All the ACK comic books are on Reserve in Bizzell, and the call number for this issue is: PN 6790.I443 A437 v. 836
Summary: Thanjavur in Tamil Nadu is the site of the Brihadeeswara Temple. Legends tell of a wicked asura in ancient times named Thanjan. Vishnu defeats Thanjan, and the site of that battles becomes the prosperous city of Thanjavur. In the 9th century, it becomes capital of the Chola kings. The great Chola king Raja Raja (king of kings) leads his people to victory over neighboring kingdoms, and he then dedicates him to worshiping Shiva, and Shiva and Parvati intervene miraculously in the making of a statue of Shiva Nataraja, Lord of the Dance. The king then goes on a quest to recover the hymns of Shiva stored in a temple at Chidambaram, and he receives Shiva's approval to recover some of the hymns.
When the king falls ill, he vows to build an enormous temple to Shiva, with beautiful carvings in the stones, and a statue of Nandi in which a toad was trapped; when the stonecarver sets the toad free, it goes to live in the sacred pond. The builders complete the Brihadeeswara Temple in the year 1010.
A fresco in the temple depicts Shiva as Shiva Tripurantaka. That story goes like this: with a boon from Brahma, three asura brothers built three cities of gold, silver, and iron which can be destroyed only by a single arrow.
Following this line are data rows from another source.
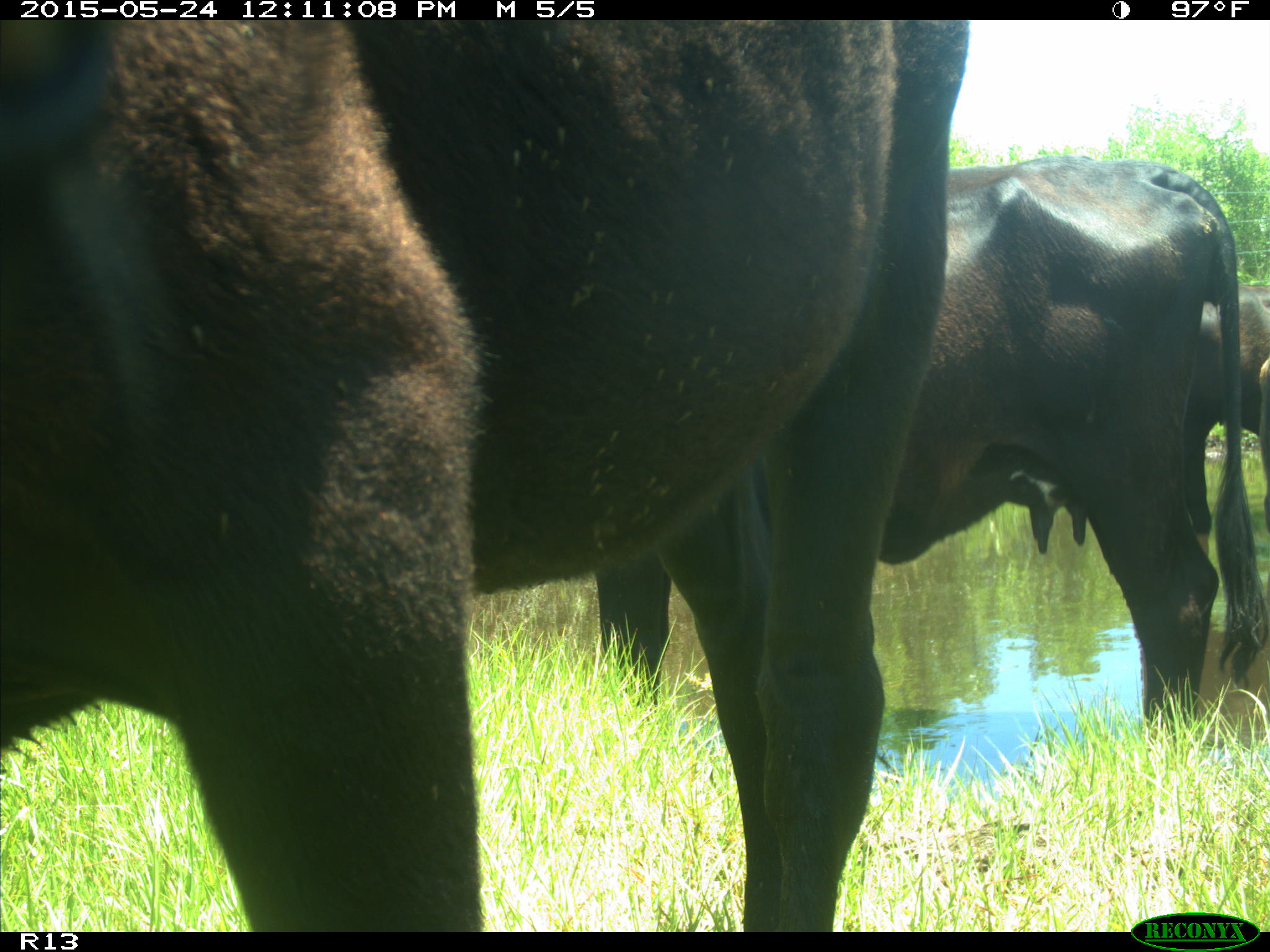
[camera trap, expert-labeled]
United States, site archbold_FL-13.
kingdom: Animalia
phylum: Chordata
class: Mammalia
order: Artiodactyla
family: Bovidae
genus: Bos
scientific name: Bos taurus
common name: domestic cow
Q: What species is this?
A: Bos taurus (domestic cow).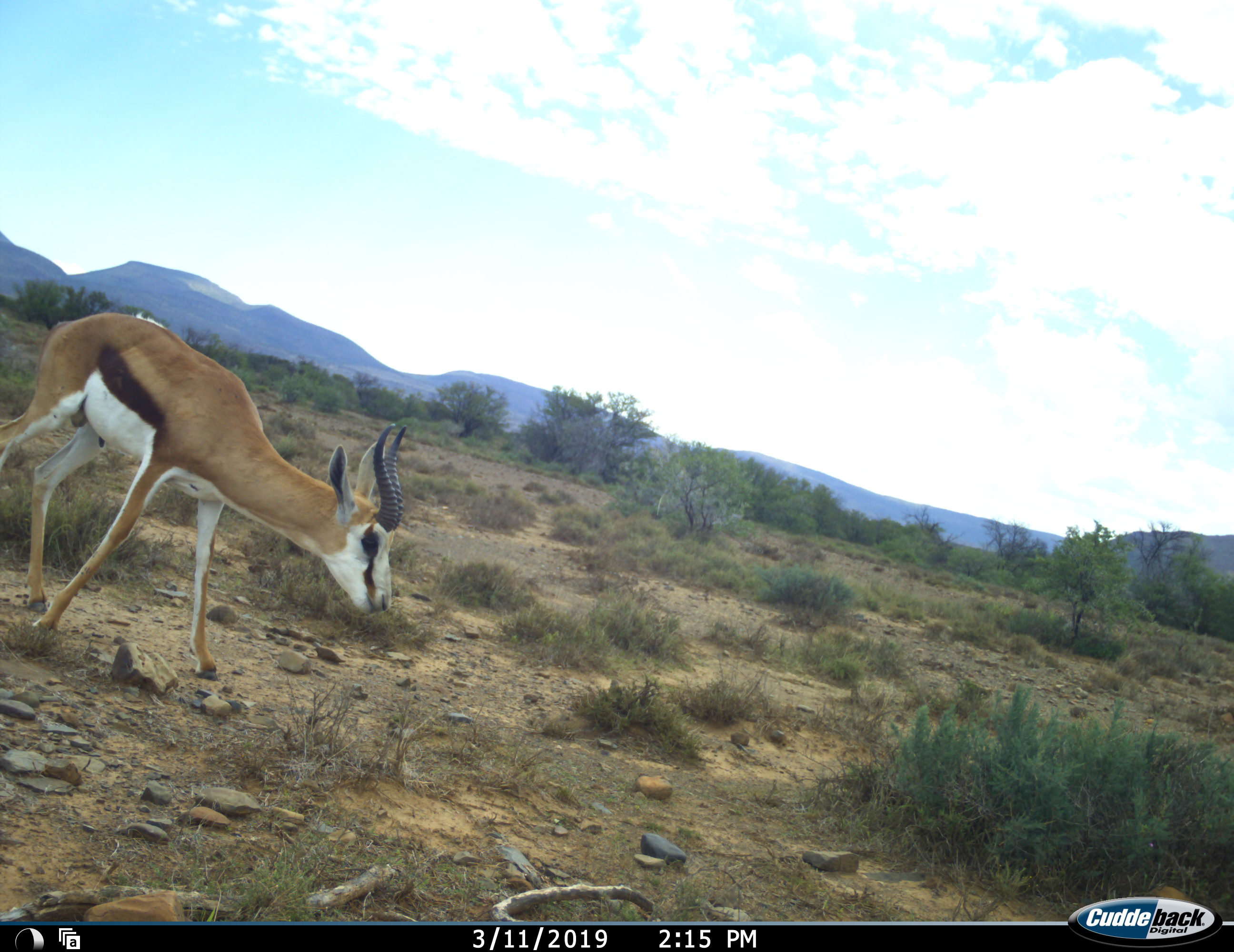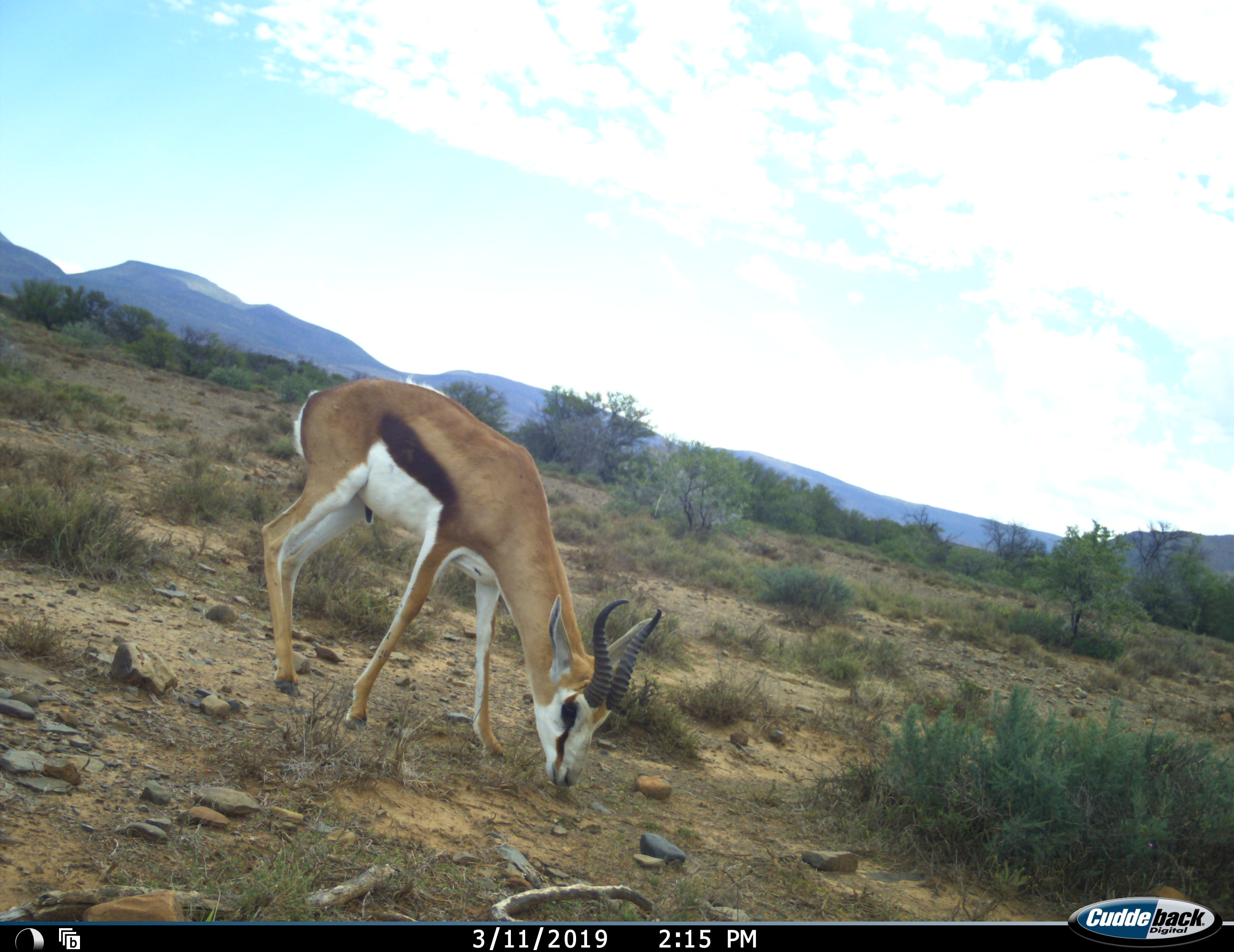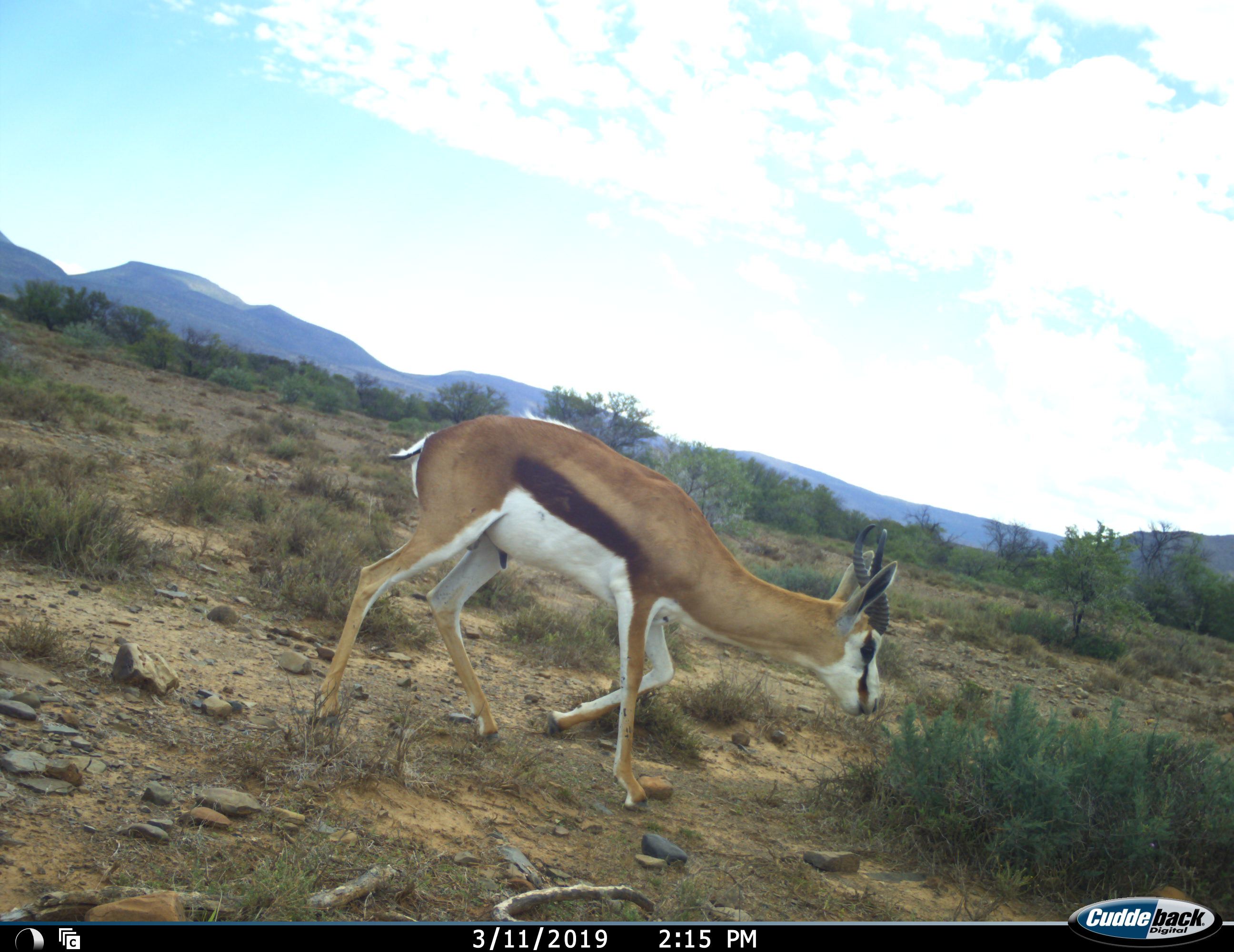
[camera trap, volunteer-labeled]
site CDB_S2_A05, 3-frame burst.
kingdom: Animalia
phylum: Chordata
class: Mammalia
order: Artiodactyla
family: Bovidae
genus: Antidorcas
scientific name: Antidorcas marsupialis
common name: springbok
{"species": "springbok (Antidorcas marsupialis)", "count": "1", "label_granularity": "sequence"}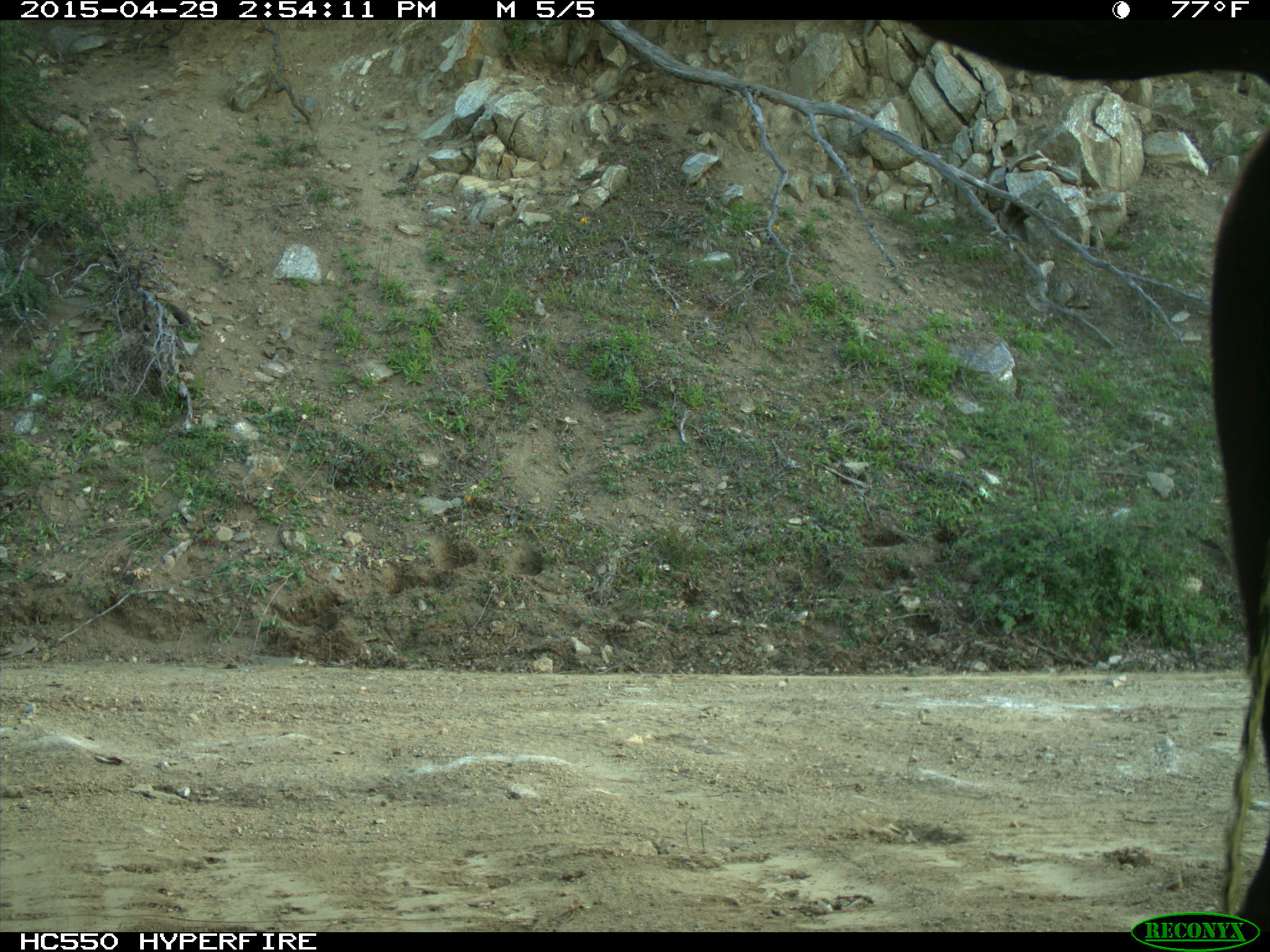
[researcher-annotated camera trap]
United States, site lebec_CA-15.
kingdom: Animalia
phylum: Chordata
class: Mammalia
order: Artiodactyla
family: Bovidae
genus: Bos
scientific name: Bos taurus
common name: domestic cow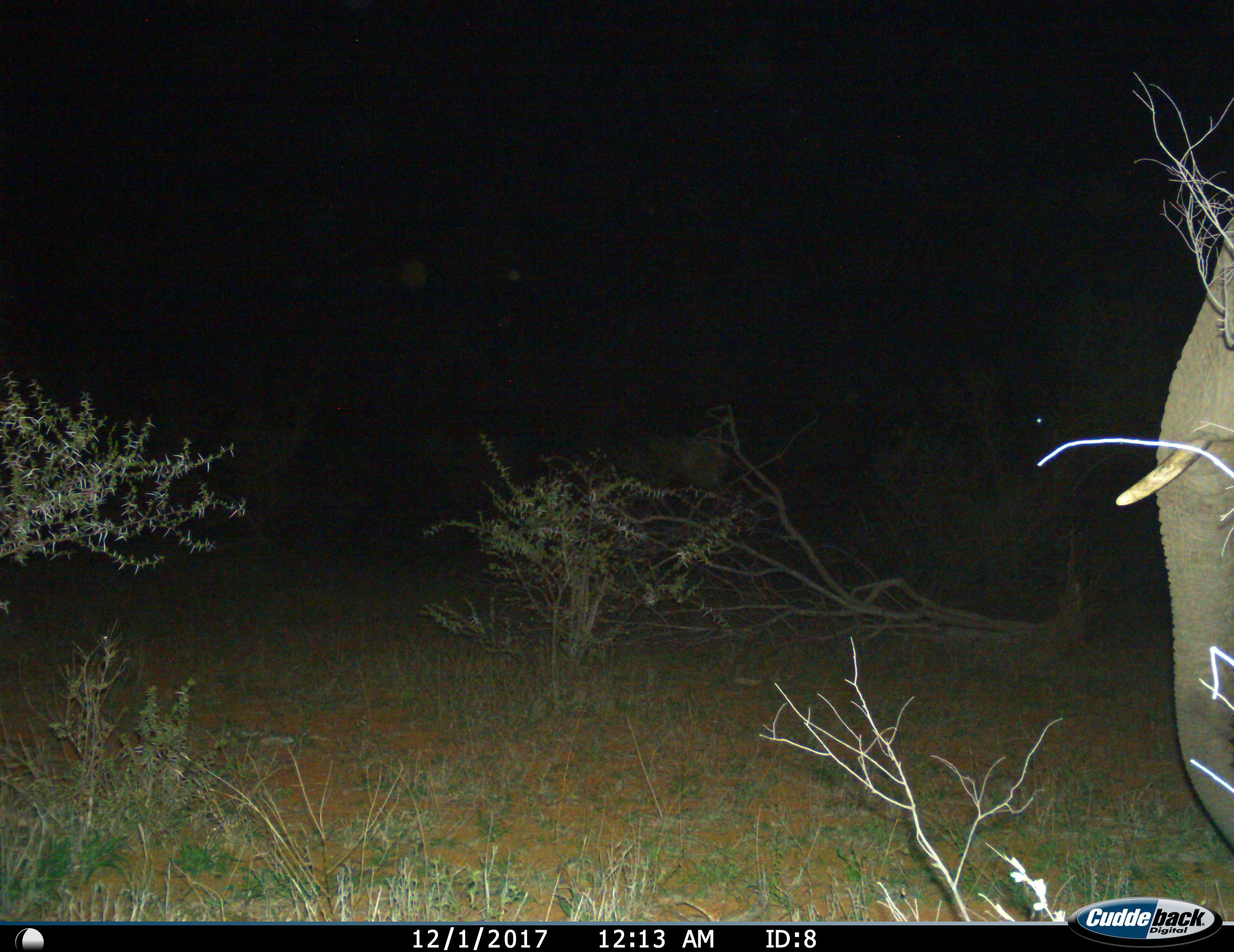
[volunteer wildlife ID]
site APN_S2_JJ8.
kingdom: Animalia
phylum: Chordata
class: Mammalia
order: Proboscidea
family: Elephantidae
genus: Loxodonta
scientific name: Loxodonta africana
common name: african bush elephant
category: elephant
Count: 1.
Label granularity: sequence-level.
Shiva vows to accomplish this feat using Vishnu himself as the arrow. Another fresco tells of Sundarar, a follower of Shiva: Sundarar was the adopted son of a king who later finds out that he is a slave, but it turns out that his new master is Shiva, who wants Sundarar to compose hymns for him. As punishment for marrying two different women, Sundarar loses his sight, but he continues to worship Shiva, who then restores his sight. When Sundarar's life is over, Shiva brings him to Mount Kailash. The great king's son expanded the Chola Empire even further, and he too built great monuments. See the notes on the back page for more historical context and details.